The recent success of AI / Machine Learning is largely due to the availability of Big data and the infrastructure to scale computation. As a result, the integration of Big data and AI becomes inevitable. The Data Intelligence lab performs research on this integration in both directions. First, we explore Machine Learning techniques that can improve Big data management. Second, we explore Big data management techniques that are needed throughout a Machine Learning lifecycle.

A key application for Big data - AI integration is manufacturing where "smart" factories are becoming more automated and reliant on machine learning for product quality. Interestingly, the more automated a factory becomes, the more data it produces. We believe our research is on a sweet spot where analyzing this data becomes increasingly critical as well.

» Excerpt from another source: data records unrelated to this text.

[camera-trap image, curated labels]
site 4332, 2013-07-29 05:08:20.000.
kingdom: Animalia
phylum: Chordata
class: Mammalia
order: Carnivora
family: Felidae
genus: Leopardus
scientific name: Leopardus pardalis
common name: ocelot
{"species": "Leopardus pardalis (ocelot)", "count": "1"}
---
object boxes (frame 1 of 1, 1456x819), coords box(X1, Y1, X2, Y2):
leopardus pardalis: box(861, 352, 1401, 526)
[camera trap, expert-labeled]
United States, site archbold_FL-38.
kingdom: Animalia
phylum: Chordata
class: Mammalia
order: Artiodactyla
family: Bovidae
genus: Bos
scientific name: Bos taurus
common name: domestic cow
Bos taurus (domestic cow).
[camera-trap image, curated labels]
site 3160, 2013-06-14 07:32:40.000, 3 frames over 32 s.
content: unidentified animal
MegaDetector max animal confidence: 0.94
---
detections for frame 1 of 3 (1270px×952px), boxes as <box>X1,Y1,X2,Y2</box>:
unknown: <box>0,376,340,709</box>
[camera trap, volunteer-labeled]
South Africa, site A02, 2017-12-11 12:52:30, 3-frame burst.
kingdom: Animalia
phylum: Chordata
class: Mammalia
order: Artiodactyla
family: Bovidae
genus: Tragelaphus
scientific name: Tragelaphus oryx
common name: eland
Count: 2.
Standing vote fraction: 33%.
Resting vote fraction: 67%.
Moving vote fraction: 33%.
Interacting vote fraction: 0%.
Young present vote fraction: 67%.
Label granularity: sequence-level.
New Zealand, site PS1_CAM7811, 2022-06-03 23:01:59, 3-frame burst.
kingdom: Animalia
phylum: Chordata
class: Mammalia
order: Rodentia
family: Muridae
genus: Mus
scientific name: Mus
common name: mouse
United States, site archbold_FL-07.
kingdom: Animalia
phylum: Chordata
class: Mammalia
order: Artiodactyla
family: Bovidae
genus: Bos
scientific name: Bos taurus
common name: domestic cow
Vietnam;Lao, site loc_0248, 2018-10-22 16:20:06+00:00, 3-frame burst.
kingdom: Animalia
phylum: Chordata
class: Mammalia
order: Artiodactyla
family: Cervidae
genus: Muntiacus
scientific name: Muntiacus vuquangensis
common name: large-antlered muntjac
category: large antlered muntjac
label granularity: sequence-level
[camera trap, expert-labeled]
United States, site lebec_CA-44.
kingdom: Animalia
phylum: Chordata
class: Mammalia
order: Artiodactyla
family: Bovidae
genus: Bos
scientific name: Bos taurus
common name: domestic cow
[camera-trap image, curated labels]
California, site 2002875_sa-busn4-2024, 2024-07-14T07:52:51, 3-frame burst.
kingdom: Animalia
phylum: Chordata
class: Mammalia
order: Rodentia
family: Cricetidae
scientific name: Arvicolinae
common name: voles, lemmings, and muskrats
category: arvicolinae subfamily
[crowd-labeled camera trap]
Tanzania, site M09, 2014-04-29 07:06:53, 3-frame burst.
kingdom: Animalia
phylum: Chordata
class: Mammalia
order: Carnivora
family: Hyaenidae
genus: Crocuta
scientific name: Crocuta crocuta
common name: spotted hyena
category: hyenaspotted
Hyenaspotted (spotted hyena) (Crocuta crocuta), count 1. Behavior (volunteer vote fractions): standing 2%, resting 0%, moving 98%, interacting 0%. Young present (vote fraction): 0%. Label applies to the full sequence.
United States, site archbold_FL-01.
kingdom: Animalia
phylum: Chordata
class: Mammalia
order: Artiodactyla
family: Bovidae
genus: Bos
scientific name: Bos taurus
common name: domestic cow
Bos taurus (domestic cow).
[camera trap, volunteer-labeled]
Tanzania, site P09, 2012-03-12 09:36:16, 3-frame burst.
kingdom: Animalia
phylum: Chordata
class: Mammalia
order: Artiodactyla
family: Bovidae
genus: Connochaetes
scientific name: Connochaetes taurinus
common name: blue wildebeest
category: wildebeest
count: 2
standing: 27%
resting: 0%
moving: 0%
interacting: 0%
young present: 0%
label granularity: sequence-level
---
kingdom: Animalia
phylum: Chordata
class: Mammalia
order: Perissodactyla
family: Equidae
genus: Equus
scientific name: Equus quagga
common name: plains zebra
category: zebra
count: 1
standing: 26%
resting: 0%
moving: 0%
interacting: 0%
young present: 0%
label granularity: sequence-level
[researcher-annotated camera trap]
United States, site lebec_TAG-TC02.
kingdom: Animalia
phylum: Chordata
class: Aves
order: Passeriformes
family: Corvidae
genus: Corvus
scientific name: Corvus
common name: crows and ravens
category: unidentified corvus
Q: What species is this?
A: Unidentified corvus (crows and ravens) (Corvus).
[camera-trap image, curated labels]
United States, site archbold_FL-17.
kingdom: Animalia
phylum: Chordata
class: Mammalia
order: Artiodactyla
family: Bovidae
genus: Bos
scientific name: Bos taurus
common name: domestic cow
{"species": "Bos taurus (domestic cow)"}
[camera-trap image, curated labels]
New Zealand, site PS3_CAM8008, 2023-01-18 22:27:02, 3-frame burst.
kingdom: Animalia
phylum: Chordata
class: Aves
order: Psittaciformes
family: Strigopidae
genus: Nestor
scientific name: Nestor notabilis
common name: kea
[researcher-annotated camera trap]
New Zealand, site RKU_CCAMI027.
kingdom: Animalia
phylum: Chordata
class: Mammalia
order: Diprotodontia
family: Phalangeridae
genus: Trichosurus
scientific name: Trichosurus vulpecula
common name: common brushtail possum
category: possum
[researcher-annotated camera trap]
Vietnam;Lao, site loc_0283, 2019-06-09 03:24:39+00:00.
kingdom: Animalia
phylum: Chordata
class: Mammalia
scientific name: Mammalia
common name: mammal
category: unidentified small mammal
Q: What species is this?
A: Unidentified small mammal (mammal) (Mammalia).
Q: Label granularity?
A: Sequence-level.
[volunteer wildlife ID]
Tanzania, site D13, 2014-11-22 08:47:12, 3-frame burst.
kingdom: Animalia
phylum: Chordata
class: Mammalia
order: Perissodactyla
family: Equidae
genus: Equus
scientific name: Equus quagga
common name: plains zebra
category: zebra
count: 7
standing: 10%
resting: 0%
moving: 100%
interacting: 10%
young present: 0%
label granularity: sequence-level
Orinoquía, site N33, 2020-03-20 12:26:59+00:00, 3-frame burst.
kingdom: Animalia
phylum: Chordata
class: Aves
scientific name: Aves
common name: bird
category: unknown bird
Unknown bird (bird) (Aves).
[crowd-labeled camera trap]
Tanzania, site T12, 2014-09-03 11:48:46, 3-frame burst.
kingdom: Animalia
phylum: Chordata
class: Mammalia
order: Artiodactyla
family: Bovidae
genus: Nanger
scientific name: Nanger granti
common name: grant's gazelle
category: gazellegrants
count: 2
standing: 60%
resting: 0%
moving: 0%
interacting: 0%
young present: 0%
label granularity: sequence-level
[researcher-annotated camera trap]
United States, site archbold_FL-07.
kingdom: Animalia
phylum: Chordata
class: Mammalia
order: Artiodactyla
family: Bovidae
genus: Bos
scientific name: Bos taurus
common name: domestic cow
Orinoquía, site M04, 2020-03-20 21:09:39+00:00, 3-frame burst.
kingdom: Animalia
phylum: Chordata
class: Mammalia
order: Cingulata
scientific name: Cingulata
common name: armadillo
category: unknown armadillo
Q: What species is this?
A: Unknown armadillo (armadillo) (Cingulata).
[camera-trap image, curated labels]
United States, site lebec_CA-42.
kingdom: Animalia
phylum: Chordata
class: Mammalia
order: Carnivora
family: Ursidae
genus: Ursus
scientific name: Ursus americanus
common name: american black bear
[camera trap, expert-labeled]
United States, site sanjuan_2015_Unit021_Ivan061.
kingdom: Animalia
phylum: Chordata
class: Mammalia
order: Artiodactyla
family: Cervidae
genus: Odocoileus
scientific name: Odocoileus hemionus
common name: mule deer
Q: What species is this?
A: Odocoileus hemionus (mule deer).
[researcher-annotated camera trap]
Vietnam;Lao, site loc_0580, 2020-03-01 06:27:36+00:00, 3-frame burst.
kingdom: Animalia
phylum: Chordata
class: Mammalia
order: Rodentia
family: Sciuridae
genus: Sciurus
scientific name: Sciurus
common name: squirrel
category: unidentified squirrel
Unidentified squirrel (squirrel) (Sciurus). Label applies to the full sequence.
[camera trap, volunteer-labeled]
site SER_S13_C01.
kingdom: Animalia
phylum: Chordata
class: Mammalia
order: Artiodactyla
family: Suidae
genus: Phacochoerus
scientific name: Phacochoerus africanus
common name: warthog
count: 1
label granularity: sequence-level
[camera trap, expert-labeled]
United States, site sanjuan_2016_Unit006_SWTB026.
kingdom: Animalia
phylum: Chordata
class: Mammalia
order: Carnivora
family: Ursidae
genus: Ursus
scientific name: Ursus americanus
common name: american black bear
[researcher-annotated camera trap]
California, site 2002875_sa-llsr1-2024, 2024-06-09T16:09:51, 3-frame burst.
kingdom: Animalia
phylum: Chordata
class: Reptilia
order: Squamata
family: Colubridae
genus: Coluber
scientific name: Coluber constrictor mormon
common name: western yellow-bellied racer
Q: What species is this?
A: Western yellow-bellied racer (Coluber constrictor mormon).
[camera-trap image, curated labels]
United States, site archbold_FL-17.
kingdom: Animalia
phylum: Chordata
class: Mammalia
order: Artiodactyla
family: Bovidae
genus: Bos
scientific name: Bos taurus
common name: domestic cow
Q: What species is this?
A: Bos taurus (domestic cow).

Here is an general introduction on our current research.

Large-scale Data Collection

As Deep Learning becomes more prevalent, the bottleneck of Machine Learning shifts from feature engineering to data collection. We investigate large-scale (semi-)automatic data labeling techniques (e.g., data programming) that are suitable for today's Machine Learning application needs.


Automatic and Actionable Model Analysis

As Machine Learning is used more widely, analyzing a trained model can be a daunting task for users who do not have expertise in Machine Learning or engineering. We investigate techniques for automatically identifying problematic data slices where models perform poorly and providing concrete action items.